[Spatial relation records]

● ● ●

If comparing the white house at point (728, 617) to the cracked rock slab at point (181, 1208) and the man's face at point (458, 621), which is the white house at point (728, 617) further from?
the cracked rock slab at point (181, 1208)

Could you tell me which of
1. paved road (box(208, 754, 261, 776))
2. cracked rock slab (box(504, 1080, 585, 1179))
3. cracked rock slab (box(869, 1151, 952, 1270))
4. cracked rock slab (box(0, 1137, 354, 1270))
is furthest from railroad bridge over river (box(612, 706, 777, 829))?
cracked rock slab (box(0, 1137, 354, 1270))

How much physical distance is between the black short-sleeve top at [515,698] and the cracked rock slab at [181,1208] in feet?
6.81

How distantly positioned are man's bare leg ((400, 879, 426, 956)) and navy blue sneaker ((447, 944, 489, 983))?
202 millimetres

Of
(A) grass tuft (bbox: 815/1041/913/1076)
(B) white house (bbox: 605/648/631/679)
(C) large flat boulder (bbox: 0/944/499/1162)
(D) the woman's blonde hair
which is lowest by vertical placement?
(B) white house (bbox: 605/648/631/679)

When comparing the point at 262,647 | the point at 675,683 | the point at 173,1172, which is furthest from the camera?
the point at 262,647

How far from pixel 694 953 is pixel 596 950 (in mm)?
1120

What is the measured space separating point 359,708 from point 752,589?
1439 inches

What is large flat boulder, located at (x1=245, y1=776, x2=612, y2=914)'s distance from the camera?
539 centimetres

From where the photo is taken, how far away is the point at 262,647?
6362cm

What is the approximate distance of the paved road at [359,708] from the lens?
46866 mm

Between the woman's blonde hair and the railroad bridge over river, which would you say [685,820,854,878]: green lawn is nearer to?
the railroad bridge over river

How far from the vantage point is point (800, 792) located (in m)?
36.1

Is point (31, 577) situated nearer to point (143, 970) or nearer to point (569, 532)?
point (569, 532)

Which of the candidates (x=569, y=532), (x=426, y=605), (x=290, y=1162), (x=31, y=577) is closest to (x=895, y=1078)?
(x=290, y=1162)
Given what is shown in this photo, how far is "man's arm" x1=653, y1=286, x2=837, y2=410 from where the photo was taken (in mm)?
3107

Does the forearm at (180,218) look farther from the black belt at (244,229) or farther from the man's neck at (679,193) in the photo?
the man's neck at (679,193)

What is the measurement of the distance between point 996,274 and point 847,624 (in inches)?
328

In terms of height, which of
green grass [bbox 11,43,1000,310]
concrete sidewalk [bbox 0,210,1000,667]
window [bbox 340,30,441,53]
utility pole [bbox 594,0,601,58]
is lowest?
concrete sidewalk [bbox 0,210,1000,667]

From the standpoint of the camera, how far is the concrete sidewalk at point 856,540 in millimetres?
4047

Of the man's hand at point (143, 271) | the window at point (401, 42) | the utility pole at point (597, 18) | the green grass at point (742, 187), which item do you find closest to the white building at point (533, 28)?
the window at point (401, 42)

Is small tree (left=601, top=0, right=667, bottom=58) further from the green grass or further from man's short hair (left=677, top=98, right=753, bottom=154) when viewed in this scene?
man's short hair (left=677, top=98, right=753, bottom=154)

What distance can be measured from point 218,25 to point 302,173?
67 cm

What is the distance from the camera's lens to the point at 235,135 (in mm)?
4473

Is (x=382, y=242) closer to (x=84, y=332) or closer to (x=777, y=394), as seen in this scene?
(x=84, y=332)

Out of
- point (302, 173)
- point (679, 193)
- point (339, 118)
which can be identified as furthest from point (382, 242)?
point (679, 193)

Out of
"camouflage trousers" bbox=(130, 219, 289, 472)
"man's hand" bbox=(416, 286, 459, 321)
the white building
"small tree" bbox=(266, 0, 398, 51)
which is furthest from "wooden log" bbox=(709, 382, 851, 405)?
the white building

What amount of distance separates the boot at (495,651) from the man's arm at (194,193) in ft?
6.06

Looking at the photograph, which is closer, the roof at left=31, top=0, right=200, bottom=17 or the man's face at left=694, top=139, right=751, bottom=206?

● ● ●

_WHAT IS BEING ASKED_.
Copy the listing above word for word, from its first line through its last.

_RESPONSE TO THIS TASK_.
If comparing the white house at point (728, 617) to the cracked rock slab at point (181, 1208) and the man's face at point (458, 621), which is the white house at point (728, 617) further from?
the cracked rock slab at point (181, 1208)

Could you tell me which of
1. paved road (box(208, 754, 261, 776))
2. cracked rock slab (box(504, 1080, 585, 1179))
3. cracked rock slab (box(869, 1151, 952, 1270))
4. cracked rock slab (box(0, 1137, 354, 1270))
is furthest from railroad bridge over river (box(612, 706, 777, 829))?
cracked rock slab (box(0, 1137, 354, 1270))

How much physical distance is between the black short-sleeve top at [515,698] and the cracked rock slab at [181,1208] in feet?
6.81

How distantly positioned are man's bare leg ((400, 879, 426, 956)) and navy blue sneaker ((447, 944, 489, 983))?
202 millimetres

Of
(A) grass tuft (bbox: 815/1041/913/1076)
(B) white house (bbox: 605/648/631/679)
(C) large flat boulder (bbox: 0/944/499/1162)
(D) the woman's blonde hair
which is lowest by vertical placement?
(B) white house (bbox: 605/648/631/679)

When comparing the point at 262,647 | the point at 675,683 | the point at 173,1172, which is furthest from the camera?
the point at 262,647

How far from pixel 694 953 is pixel 596 950 (in mm)?
1120

What is the measured space separating point 359,708 from point 752,589?
1439 inches

What is large flat boulder, located at (x1=245, y1=776, x2=612, y2=914)'s distance from the camera?
539 centimetres

From where the photo is taken, how far away is the point at 262,647?
6362cm

What is the approximate distance of the paved road at [359,708] from the lens?
46866 mm

Between the woman's blonde hair and the railroad bridge over river, which would you say [685,820,854,878]: green lawn is nearer to?
the railroad bridge over river

How far from the vantage point is point (800, 792) located (in m)?
36.1

Is point (31, 577) situated nearer to point (143, 970) or nearer to point (569, 532)?
point (569, 532)

Which of the candidates (x=569, y=532), (x=426, y=605), (x=290, y=1162), (x=31, y=577) is closest to (x=895, y=1078)?
(x=290, y=1162)
Given what is shown in this photo, how far is "man's arm" x1=653, y1=286, x2=837, y2=410 from where the photo was taken (in mm)?
3107

Does the forearm at (180,218) look farther from the black belt at (244,229) or farther from the man's neck at (679,193) in the photo?
the man's neck at (679,193)

What is the measurement of the distance between point 996,274 and point 847,624 (in inches)?
328

In terms of height, which of
green grass [bbox 11,43,1000,310]
concrete sidewalk [bbox 0,210,1000,667]
window [bbox 340,30,441,53]
utility pole [bbox 594,0,601,58]
is lowest?
concrete sidewalk [bbox 0,210,1000,667]

From the standpoint of the camera, how far is the concrete sidewalk at point 856,540 in millimetres?
4047

Of the man's hand at point (143, 271) | the window at point (401, 42) | the utility pole at point (597, 18) | the green grass at point (742, 187), which item do you find closest to the white building at point (533, 28)?
the window at point (401, 42)

Is small tree (left=601, top=0, right=667, bottom=58) further from the green grass or further from man's short hair (left=677, top=98, right=753, bottom=154) when viewed in this scene?
man's short hair (left=677, top=98, right=753, bottom=154)

What distance can be measured from point 218,25 to point 302,173?
67 cm

What is the distance from the camera's lens to the point at 235,135 (in mm)?
4473

Is (x=382, y=242) closer to (x=84, y=332) or closer to (x=777, y=394), as seen in this scene?
(x=84, y=332)

Out of
- point (302, 173)
- point (679, 193)
- point (339, 118)
which can be identified as furthest from point (382, 242)?
point (679, 193)

Out of
"camouflage trousers" bbox=(130, 219, 289, 472)
"man's hand" bbox=(416, 286, 459, 321)
the white building
"small tree" bbox=(266, 0, 398, 51)
which is furthest from "wooden log" bbox=(709, 382, 851, 405)?
the white building

What amount of distance separates the boot at (495,651) from the man's arm at (194,193) in ft?
6.06

Looking at the photograph, which is closer, the roof at left=31, top=0, right=200, bottom=17 or the man's face at left=694, top=139, right=751, bottom=206?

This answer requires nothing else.